• **Written problem**
Copy each of the records below word for word, including every number and coordinate.

============

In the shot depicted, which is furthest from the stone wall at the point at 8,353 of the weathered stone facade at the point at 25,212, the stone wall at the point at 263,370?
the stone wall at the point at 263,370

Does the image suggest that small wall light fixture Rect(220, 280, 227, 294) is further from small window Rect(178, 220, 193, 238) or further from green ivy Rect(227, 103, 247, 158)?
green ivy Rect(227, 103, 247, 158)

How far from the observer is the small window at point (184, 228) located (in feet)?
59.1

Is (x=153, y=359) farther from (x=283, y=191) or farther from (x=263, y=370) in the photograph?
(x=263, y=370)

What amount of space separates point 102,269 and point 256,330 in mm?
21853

============

• **Worked answer**
In the shot depicted, which is furthest from the stone wall at the point at 8,353 of the weathered stone facade at the point at 25,212, the stone wall at the point at 263,370?
the stone wall at the point at 263,370

Does the image suggest that small wall light fixture Rect(220, 280, 227, 294) is further from small window Rect(178, 220, 193, 238) or further from green ivy Rect(227, 103, 247, 158)?
green ivy Rect(227, 103, 247, 158)

How far from the observer is the small window at point (184, 228) located (in feet)?
59.1

Is (x=153, y=359) farther from (x=283, y=191) or farther from (x=263, y=370) in the photograph?
(x=263, y=370)

What amount of space separates point 102,269 and point 256,330 in mm?
21853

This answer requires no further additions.